1. Kapillarelektrophoresegerät, das aufweist ein Kapillarrohr (310, 645, 719) des Typs, der elektrisch geladen werden kann, wobei das Kapillarrohr ein erstes und ein zweites Ende hat,
eine erste Einrichtung (170) an dem ersten Ende des Kapillarrohrs (310, 645, 719), die eine Quelle einer durch das Kapillarrohr zu übertragenden Substanz bildet,
eine zweite Einrichtung (360), die mit dem Gerät (10) verbunden ist, um ein elektrisches Potential über das Kapillarrohr (A) anzulegen, wodurch eine Probe durch das Kapillarrohr und an einem Detektor vorbei fließt, und
die erste Einrichtung einen drehbaren Tisch (170, 737) aufweist, der eine Vielzahl von Probenbechern (190, 735) und einen Halter (220) zum Halten eines Endes des Kapillarrohrs (A) in betriebsmäßiger Beziehung mit einem der Becher (190, 735), aufweist, gekennzeichnet durch
einen Analytenkonzentrator (760, 772, 782, 786, 801), der einen Einsatz beinhaltet, der einen Teil des Kapillarrohr (A) bildet und eine Trägereinrichtung (764, 780, 782, 788) enthält, die mindestens eine chemische Substanz (760) des Typs trägt, der eine spezifische Aktion im Hinblick auf Konstituenten-Moleküle hat, die innerhalb der Probe enthalten sind, die entlang der Kapillare (A) fließt und entweder ein Molekül für eine spätere Elution anzieht oder es einem Molekül erlaubt, entlang des Kapillarrohres zu laufen.

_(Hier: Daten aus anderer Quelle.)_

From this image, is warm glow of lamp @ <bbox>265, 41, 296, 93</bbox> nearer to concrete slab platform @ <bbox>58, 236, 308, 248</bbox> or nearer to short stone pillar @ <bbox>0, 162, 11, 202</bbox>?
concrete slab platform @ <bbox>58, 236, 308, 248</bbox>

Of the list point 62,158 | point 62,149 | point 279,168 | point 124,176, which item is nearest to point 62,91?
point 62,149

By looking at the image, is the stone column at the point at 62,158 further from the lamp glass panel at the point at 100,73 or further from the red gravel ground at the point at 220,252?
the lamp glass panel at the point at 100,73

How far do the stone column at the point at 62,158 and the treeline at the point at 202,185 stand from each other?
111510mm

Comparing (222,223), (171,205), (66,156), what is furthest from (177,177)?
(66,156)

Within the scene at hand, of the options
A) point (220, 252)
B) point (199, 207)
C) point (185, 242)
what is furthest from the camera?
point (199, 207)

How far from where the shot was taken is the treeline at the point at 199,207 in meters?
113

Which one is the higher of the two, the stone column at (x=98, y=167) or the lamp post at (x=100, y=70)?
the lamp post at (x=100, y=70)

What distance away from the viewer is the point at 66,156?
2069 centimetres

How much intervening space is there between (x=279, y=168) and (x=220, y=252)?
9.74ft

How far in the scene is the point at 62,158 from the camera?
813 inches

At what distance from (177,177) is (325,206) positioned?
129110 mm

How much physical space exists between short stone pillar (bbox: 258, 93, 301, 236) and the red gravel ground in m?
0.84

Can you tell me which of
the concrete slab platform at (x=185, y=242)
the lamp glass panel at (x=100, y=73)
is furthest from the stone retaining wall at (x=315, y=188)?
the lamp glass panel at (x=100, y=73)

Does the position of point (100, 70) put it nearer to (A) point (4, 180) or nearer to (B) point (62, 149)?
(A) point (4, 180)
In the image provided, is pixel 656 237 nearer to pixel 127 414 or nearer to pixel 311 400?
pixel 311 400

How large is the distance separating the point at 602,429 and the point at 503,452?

2. Gerät nach Anspruch 1, dadurch gekennzeichnet, daß diese(r) Analytenkonzentrator(en) (760) eine rohrförmige Struktur aufweist, die fluiddurchlässigen Endplatten (762) und eine Vielzahl von kleinen Körpern (764) aufweist, die Antikörpermaterial oder andere chemische Substanz mit Affinität zueinander (766) tragen, die geeignet ist, Antigene oder andere chemische Substanzen mit Affinität zueinander in einem Probenfluid anzuziehen, das durch diese(n) Analytenkonzentrator(en) läuft.
3. Gerät nach Anspruch 1, dadurch gekennzeichnet, daß diese(r) Analytenkonzentrator(en) (760) eine rohrförmige Struktur aufweist, die fluiddurchlässige Endplatten (762) und eine Vielzahl von kleinen Körpern (764) enthält, die (eine) chemische Substanz(en) (766) tragen, die geeignet ist, andere chemische Substanz(en) abzustoßen, die eine starke Abstoßung auf die chemische Substanz(en) in einem Probenfluid ausüben, das durch diese(n) Analytenkonzentrator(en) läuft.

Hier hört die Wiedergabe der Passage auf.